= EXTRACT =
[Start of section]

The human nature does not tolerate being marginalised or being singled out for punishment for no reason at all. The oppressed finds every means possible to react to such ill-treatment.
In the agitation against the perceived marginalisation of the South East geopolitical zone, different groups have continued to employ different approaches to convey their feelings to the Federal Government.
Whereas Nnamdi Kanu, leader of the Independent People of Biafra (IPOB), for instance, believes that by threatening secession, government could be moved to address the imbalance and the alleged years of neglect of the Igbo nation, on the other hand, Olisa Agbakoba, a senior advocate of Nigeria (SAN), who also is sufficiently unhappy over the treatment being meted out to his side of the country, thinks that treading the legal route would be more dignified.
At a recent meeting attended by experts and operators in various sectors of the Nigerian economy, extensive discussion centred on the two approaches and the propriety of such moves.

[End of section]

= REQUIREMENT 1 =
Answer these questions about the extract:
(a) Which organization does Nnamdi Kanu lead?
(b) Which route does Olisa Agbakoba consider more dignified?
(c) Who attended the recent meeting?
= REQUIREMENT 2 =
Rewrite the part of the extract that opens with the words containing "The human nature" and closes with "to such ill-treatment.", changing "punishment" to "penalty".
= REQUIREMENT 3 =
Does each statement agree with the extract? Answer yes or no, and quote the deciding words.
(a) Kanu believes that threatening secession could move the government to address the imbalance.
(b) Agbakoba is satisfied with the treatment of his side of the country.
(c) The meeting discussed only one approach.
Answer using the extract alone.

= DATA SECTION =

[Start of section]

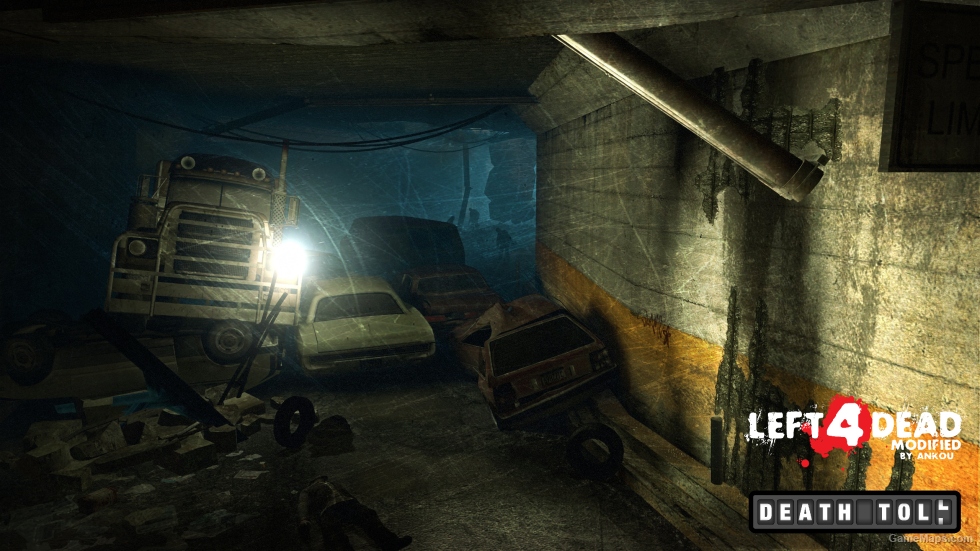 Left 4 Dead Modified: Death Toll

[End of section]

= ANSWER AREA 1 =
(a) The Independent People of Biafra (IPOB).
(b) The legal route.
(c) Experts and operators in various sectors of the Nigerian economy.

= ANSWER AREA 2 =
The human nature does not tolerate being marginalised or being singled out for penalty for no reason at all. The oppressed finds every means possible to react to such ill-treatment.

= ANSWER AREA 3 =
(a) Yes: "believes that by threatening secession, government could be moved to address the imbalance"
(b) No: "who also is sufficiently unhappy over the treatment being meted out to his side of the country"
(c) No: "extensive discussion centred on the two approaches"